Your answer should be every line from the records that contains "rect".

- [INPUT RECORDS]
>>>>

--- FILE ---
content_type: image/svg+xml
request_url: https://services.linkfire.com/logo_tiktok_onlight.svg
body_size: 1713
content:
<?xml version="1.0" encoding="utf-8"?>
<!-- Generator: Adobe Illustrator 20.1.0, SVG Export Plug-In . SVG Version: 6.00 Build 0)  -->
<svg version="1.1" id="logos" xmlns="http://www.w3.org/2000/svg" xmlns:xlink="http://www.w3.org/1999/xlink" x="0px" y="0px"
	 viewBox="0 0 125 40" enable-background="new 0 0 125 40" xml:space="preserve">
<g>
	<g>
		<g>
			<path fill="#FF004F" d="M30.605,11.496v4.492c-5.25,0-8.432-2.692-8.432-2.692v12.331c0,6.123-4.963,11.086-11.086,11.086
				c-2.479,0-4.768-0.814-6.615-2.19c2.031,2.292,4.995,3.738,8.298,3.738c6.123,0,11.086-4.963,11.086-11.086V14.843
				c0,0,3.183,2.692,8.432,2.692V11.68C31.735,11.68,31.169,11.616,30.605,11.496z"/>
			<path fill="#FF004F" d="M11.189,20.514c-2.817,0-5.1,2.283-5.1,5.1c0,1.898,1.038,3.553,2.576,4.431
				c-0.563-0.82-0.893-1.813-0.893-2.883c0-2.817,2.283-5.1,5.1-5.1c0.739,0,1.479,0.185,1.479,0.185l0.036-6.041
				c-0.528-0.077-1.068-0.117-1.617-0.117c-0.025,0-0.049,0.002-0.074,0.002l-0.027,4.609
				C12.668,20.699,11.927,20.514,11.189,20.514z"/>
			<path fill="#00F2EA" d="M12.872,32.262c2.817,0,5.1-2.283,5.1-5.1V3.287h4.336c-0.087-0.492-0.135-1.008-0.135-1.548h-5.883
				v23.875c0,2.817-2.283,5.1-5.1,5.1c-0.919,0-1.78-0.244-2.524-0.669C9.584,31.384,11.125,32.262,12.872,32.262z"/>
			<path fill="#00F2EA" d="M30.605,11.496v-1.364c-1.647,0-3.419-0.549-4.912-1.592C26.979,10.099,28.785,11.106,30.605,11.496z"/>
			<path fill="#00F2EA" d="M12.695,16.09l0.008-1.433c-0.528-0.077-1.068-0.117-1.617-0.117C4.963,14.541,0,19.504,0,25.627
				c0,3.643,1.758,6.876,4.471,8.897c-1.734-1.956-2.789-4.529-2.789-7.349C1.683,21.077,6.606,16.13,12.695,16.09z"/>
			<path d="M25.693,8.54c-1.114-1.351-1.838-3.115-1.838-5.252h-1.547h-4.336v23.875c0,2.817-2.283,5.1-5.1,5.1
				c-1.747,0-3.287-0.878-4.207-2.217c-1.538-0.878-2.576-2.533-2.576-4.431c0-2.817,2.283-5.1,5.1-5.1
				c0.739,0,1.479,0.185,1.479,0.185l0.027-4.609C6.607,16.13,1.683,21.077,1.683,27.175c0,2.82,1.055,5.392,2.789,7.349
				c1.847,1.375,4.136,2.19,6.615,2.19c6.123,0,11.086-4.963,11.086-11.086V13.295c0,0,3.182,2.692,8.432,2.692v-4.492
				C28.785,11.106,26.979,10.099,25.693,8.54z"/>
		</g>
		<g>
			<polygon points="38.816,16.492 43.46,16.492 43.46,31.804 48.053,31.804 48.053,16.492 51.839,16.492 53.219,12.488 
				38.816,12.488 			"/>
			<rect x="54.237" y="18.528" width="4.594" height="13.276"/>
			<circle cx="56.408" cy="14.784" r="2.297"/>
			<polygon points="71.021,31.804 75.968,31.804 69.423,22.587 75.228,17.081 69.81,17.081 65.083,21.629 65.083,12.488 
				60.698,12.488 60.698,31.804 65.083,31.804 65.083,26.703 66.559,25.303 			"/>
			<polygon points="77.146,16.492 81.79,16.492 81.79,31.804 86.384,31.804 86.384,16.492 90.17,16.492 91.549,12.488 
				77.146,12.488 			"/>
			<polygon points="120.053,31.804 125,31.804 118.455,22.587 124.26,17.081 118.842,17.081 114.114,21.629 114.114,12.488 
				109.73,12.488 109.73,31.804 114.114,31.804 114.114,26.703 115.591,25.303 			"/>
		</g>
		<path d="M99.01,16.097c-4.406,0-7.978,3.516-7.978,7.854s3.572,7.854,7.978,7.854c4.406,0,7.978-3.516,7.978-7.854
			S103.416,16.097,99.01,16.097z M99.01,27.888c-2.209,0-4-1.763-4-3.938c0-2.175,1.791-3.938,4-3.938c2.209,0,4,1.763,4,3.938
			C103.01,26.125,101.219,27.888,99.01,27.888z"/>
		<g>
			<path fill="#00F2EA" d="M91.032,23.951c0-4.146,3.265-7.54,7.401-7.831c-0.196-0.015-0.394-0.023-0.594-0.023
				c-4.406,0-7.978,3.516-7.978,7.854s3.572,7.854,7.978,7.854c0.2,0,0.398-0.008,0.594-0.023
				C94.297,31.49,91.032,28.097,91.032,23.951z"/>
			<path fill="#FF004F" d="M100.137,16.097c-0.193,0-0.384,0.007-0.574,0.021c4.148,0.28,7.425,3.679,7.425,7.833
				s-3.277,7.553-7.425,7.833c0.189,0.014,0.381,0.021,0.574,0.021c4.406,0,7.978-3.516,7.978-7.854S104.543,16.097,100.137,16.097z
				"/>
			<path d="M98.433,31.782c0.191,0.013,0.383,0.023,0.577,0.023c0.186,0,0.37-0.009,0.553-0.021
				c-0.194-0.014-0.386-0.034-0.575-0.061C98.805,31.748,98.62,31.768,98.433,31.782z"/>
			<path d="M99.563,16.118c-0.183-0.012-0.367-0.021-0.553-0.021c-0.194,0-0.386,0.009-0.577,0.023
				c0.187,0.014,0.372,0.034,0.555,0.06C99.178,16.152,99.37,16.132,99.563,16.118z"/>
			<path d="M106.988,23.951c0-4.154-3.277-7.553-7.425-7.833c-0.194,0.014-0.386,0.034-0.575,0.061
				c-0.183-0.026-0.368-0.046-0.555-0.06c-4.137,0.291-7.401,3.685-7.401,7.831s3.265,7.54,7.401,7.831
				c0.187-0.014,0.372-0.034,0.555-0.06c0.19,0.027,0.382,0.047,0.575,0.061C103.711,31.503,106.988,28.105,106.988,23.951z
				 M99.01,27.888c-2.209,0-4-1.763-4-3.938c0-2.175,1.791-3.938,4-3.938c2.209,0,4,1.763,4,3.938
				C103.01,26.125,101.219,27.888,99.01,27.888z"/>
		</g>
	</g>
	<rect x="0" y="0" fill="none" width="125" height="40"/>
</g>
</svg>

<<<<

- [TASK SOLUTION]
			<rect x="54.237" y="18.528" width="4.594" height="13.276"/>
	<rect x="0" y="0" fill="none" width="125" height="40"/>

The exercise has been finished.